16) What is Audit Committee's role with respect to its Internal Audit Department and the
external financial audit?
The County’s Audit Committee has a role in measuring our effectiveness. This includes:
>Approving our plans;
>Approving our budget;
>The provision of internal audit resources;
>The appointment of the Director of Internal Audit;
>Approving audit reports
>Following up previous audit recommendations.

External audit’s report to the Audit Committee includes a management letter and A-133 audit report
of findings. External audit may also attend the meetings of the Audit Committee so that the
Committee can take a broad view of audit activity in the County

17) Does Internal Audit have any role producing the County's financial statements?
We have no statutory role in auditing financial statements. External audit is required to give an
opinion on the County’s audited financial statements.

18) What are the roles of external audit and Internal audit regarding compliance with
laws and regulations?
Through our risk-based approach, we consider controls in respect of legal requirements, as well as
requirements by other bodies and the County’s own rules and regulations.

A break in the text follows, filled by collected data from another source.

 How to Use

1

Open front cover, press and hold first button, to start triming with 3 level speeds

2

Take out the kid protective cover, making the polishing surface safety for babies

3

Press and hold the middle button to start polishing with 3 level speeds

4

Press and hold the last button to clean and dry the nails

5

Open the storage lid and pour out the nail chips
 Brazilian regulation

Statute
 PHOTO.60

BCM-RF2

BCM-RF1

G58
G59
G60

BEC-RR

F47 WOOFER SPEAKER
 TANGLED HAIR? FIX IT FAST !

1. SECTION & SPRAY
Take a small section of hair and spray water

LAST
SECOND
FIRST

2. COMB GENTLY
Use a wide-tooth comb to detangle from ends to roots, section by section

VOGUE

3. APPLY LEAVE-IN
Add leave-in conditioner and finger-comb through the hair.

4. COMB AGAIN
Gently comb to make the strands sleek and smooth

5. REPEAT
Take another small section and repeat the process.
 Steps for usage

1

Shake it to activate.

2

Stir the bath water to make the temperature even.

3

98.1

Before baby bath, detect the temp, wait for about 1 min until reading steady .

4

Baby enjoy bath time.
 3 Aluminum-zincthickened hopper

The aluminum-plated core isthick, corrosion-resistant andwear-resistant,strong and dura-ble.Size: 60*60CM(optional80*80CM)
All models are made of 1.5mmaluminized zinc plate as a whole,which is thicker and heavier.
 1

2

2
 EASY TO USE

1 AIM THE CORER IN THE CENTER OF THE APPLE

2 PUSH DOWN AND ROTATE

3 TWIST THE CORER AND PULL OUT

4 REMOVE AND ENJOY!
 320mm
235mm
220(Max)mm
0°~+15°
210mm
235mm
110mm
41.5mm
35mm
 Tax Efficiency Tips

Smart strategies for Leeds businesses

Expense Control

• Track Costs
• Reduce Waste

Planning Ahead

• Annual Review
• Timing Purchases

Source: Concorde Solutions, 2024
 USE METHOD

19) What information should the County's government units provide to internal audit
regarding any new systems development?
We should be advised of all significant new systems being developed and will select those which we
wish to be involved with in order to assist with a successful implementation.

20) What safeguards does internal audit provide regarding fraud an how does external
audit utilize them?
Our work is designed and conducted to consider how well the controls prevent and detect fraud. In
addition, fraud is considered as a routine risk when planning audit work. We may also be involved in
any specific fraud investigations. External auditors consider our work in relation to fraud when
assessing the risk of material misstatement in the financial statements.